CBP has added to this list by outlining steps customs brokers can take to vet importers when signing powers of attorney. Those steps can be found here – https://www.cbp.gov/trade/programs-administration/customs-brokers/validating-power-attorney – and consist of:

  • To the greatest extent possible, have POA’s completed in person so the grantor’s unexpired government issued photo identification (driver’s license, passport, etc.) can be reviewed.
  • Check applicable web sites to verify the POA grantor’s business and registration with the State authority.
  • If the principal uses a trade or fictitious name in doing business, confirm that the name appears on the POA.
  • Verify that the importer’s name, importer’s number and Employer Identification Number (also known as the Federal Tax Identification Number) on the POA match what is in ACE.
  • Verify the importer’s address is a “brick and mortar” location on a public mapping program, and not simply a “postal box” or undeveloped parcel of land.
  • Dial the provided phone landline number for authentication.
  • Cross-check the provided information through a third party entity, i.e.: credit report, DUN’s number, or similar business identifying entity.
  • Access the client’s website for depth of content versus only a surface containing a landing page.
  • Check whether the POA grantor is named as a sanctioned or restricted person or entity by the U.S. Government.  See the Bureau of Industry and Security’s Export Enforcement (https://www.bis.doc.gov/index.php/oee).

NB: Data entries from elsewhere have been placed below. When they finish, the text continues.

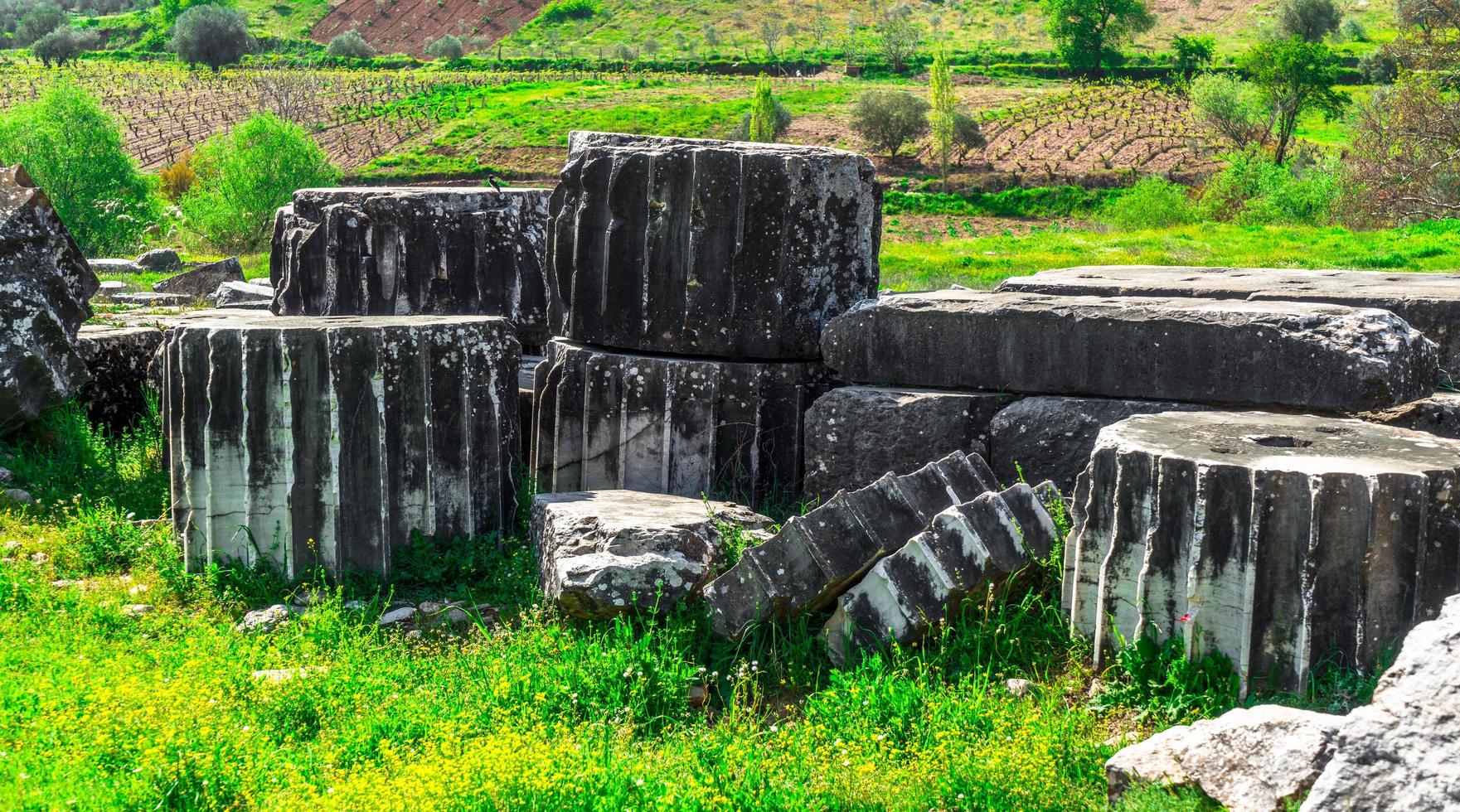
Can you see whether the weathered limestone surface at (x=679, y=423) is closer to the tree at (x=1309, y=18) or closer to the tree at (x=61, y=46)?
the tree at (x=1309, y=18)

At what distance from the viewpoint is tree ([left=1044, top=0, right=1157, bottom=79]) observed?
79.1 meters

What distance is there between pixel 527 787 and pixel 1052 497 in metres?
2.44

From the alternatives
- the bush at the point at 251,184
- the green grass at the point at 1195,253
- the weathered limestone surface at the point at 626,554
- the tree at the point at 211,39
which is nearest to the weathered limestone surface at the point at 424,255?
the weathered limestone surface at the point at 626,554

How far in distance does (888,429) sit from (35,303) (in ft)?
14.8

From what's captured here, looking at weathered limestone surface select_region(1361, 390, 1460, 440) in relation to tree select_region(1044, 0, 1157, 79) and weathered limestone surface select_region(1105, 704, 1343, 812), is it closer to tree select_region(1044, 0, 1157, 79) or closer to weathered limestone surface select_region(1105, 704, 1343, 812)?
weathered limestone surface select_region(1105, 704, 1343, 812)

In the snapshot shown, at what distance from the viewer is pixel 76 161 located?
28719 millimetres

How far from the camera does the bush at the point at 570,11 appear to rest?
105750 millimetres

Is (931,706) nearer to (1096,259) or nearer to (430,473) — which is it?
(430,473)

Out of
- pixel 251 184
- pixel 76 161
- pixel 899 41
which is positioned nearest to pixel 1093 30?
pixel 899 41

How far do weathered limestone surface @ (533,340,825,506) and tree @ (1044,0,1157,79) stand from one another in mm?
77347

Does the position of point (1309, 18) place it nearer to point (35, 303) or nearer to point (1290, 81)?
point (1290, 81)

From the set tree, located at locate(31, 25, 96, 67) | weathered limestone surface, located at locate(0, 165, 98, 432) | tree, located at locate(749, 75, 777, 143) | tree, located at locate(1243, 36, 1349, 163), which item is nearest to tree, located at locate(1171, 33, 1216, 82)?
tree, located at locate(1243, 36, 1349, 163)

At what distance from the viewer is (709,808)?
10.4 ft

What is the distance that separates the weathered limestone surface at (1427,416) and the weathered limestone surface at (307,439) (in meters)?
3.63
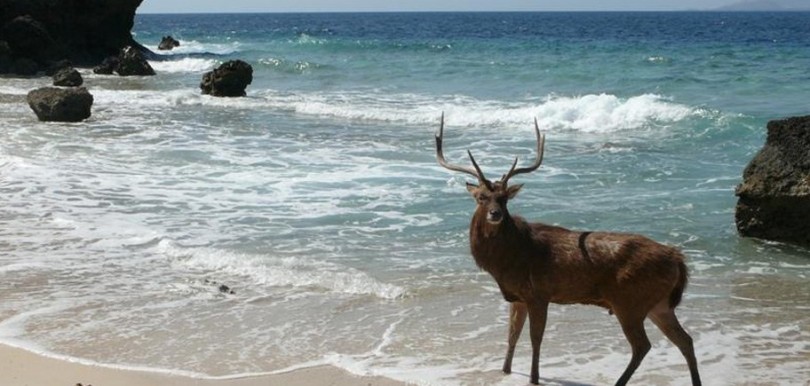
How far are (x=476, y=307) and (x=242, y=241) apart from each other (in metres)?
3.33

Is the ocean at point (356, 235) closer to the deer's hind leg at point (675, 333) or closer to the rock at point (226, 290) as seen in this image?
the rock at point (226, 290)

The last modified date is stated to be May 25, 2018, but some form of this list has been on CBP’s website for the last several years. Other suspicious factors according to CBP include the use of cell phone numbers and the failure to have an email address associated with the firm’s domain name.  The use of personal checks for business matters has long been questionable. Wire transfers making payment from third parties, incomplete, questionable or contradictory documents, shipments to known transshipment ports may also present suspicious actions.

Now, to this, gets added the data required for the CBP Form 5106 which took effect in June 2017. While the form has limited application, meaning it is submitted only for new importers or if changes are required (doesn’t that seem to cover just about everyone?), the required data elements are clearly designed to tell CBP much more about the importer than ever before, including such factors as business description, any predecessor business entities, bank data, a copy of the Articles of Incorporation, and personal identification details for officers and those with financial knowledge about the company, including Social Security or Passport Numbers.

The bad guys are out there looking to take advantage. Are you reasonably well prepared?